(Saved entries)
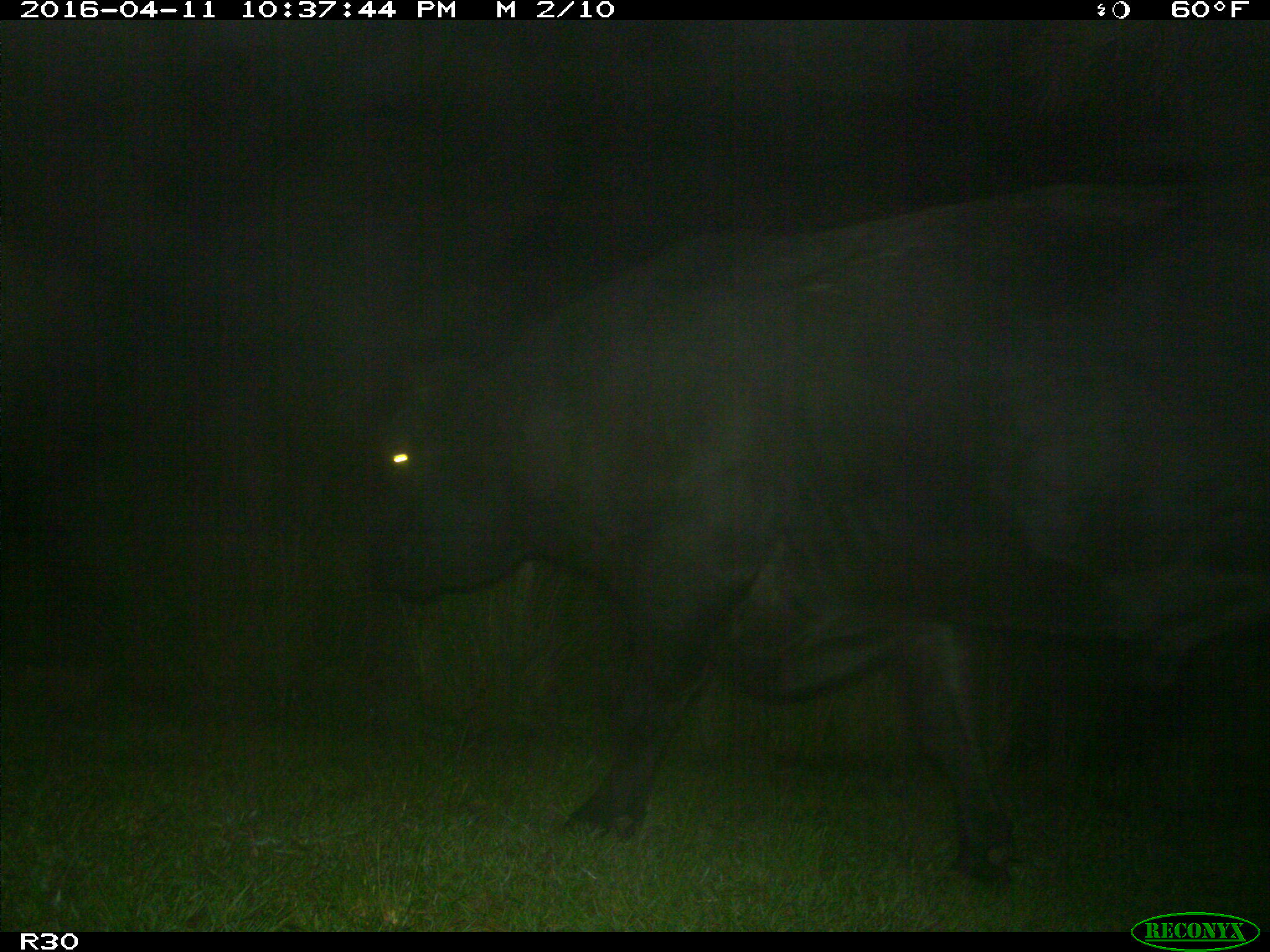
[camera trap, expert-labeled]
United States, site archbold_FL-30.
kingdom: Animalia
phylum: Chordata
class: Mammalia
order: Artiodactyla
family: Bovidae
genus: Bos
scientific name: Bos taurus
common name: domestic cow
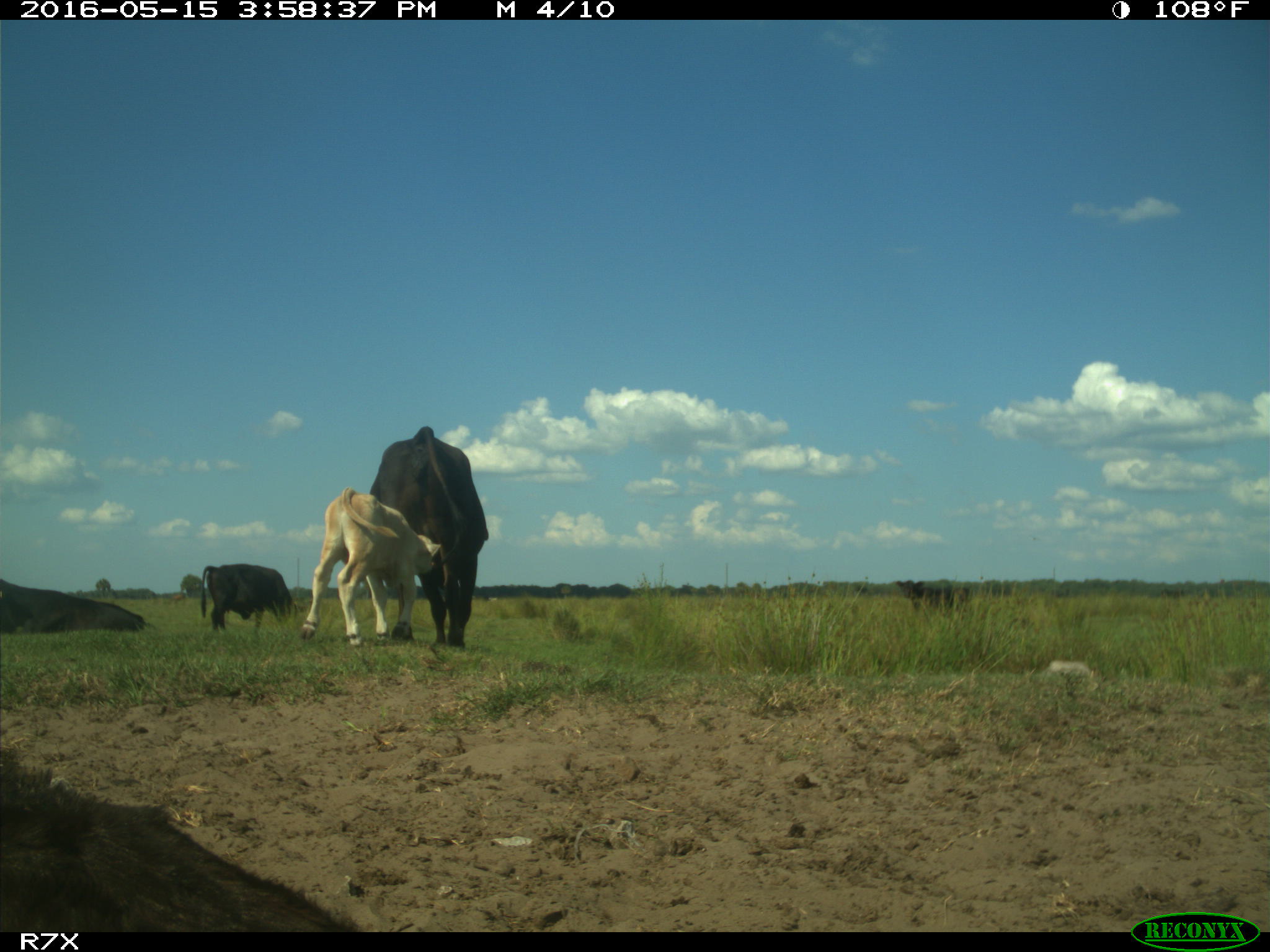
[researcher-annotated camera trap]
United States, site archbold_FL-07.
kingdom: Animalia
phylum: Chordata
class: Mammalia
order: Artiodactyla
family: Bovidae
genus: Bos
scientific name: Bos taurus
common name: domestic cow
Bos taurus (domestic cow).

==

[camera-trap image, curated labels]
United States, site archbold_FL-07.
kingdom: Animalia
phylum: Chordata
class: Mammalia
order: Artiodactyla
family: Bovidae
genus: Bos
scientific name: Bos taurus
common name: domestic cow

TASK DETAILS ▸ How many lines of the data include the word "camera"? Reply with the number and nothing else.

ANSWER BOX ▸ 3